Just my 2 cents....I am not familiar with this venue,but Ive been to over 25+ Reggae/Dancehall concerts in Chicago over the last 25 years..Both North and South...Decent neighborhoods and rough neighborhoods.....reggae always draws a very peaceful crowd-  I never saw or heard of any problems ever-I remember the old Union Hall venue on the south side(saw dancehall artist Red Rat) -  I was the only dopey looking white guy from the suburbs and other patrons even commented thanks for coming out and supporting our music....   Just go and enjoy!

----------


## NegrilAddict

> South Loop. Not bad of an area.  The violence in Chicago is not a recent thing however, unfortunately its a constant.  Its a weekday which should help and I wouldn't expect a violent crowd at a reggae concert but you never know.  Beres Hammond in August also!!! I got tickets for both, if you're hesitant about the Tarrus concert I'll be sure to let you know the deal.

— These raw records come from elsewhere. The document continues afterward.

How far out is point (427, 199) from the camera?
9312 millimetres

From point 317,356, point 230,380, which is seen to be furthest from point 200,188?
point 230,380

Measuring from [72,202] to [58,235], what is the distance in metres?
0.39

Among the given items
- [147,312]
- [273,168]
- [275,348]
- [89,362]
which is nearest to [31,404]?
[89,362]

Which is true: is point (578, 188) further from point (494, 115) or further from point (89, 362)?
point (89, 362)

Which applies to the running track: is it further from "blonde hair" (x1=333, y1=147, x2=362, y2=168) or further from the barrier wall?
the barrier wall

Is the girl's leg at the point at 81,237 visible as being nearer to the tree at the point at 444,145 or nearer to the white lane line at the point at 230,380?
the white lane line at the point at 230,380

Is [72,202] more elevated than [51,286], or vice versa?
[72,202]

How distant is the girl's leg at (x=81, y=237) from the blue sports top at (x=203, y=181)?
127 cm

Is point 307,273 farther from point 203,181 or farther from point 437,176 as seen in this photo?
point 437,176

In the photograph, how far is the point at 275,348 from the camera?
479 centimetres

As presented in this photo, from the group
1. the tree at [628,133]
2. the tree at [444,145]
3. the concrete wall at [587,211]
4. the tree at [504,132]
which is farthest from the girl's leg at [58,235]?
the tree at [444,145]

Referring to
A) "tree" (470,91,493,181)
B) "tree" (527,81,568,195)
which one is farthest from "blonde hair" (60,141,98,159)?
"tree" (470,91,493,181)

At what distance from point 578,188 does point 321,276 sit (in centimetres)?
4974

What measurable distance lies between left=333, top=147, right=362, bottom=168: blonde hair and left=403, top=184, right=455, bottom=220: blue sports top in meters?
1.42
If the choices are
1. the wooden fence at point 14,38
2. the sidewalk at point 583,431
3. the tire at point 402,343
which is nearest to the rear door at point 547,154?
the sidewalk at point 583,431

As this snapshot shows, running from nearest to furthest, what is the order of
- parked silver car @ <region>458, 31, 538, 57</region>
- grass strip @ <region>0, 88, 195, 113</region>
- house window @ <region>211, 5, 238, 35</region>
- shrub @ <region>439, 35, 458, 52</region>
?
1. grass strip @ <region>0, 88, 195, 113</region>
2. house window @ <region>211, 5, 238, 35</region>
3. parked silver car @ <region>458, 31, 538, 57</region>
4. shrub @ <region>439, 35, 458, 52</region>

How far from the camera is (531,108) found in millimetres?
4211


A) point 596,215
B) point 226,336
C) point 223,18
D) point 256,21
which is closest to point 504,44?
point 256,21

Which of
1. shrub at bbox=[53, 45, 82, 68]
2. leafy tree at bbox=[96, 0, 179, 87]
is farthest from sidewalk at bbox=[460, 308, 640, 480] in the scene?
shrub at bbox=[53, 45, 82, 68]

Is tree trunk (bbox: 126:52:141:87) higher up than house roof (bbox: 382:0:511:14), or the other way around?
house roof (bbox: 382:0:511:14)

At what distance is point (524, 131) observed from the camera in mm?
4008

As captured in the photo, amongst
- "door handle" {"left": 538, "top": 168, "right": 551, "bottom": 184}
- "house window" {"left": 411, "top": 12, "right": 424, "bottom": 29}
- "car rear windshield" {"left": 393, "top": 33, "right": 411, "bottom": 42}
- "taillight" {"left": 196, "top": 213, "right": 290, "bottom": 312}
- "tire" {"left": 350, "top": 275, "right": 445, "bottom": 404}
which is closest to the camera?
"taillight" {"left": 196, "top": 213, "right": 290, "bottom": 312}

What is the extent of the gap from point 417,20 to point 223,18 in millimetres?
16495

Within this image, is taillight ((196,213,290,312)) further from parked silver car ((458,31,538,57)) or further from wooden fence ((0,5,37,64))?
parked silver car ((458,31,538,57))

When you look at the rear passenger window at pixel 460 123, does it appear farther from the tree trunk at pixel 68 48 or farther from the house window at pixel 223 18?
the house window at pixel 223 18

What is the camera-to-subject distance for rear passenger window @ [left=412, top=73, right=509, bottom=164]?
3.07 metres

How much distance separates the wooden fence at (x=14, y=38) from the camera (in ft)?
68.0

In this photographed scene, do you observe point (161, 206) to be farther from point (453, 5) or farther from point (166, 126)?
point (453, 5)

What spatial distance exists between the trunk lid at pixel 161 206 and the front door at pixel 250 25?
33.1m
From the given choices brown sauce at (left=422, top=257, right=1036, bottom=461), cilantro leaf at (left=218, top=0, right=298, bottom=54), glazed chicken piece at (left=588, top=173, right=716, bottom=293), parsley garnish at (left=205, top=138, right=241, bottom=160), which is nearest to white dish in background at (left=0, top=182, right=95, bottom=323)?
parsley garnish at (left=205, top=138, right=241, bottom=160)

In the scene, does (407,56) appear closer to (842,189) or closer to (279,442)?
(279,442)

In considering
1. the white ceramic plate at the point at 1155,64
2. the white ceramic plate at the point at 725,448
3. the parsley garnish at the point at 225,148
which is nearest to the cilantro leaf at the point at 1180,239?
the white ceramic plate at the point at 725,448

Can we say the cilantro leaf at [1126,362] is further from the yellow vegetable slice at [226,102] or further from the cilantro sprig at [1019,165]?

SandT CHI, what venue is Beres performing?

----------


## don+shelley

Aug 19, 2013
www.theshrinechicago.com

Rate Event: 
0
Jamaica's legendary rocksteady reggae artist Beres Hammond performs at Chicago The Shrine nightclub as part of his One Love One Life tour. Concert presented by Harmony House Production and feature Harmony House DJs.

Location

The Shrine
2109 S. Wabash
Chicago, IL
United States


- See more at: http://www.unieros.com/chicago-multi....MxTMtW1F.dpuf

----------


## BMP

You can check out the Yelp reviews for the Shrine club to get an idea of the place, the crowd, and the dress.:
http://www.yelp.com/biz/the-shrine-chicago?start=40

----------


## NegrilAddict

> Aug 19, 2013
> www.theshrinechicago.com
> 
> Rate Event: 
> 0
> Jamaica's legendary rocksteady reggae artist Beres Hammond performs at Chicago The Shrine nightclub as part of his One Love One Life tour. Concert presented by Harmony House Production and feature Harmony House DJs.
> 
> Location
> 
> ...


Thank you!  :Smile:

----------


## SandT CHI

Tarrus was an amazing show. If anyone is interested in the Beres Hammond show I suggest spending a couple extra dollars and getting VIP.  The main floor gets shoulder to shoulder and no place to sit before the show starts.  We had no worries about the neighborhood at all.  We valet parked the car which was only ten bucks so that was a convenient bonus.

----------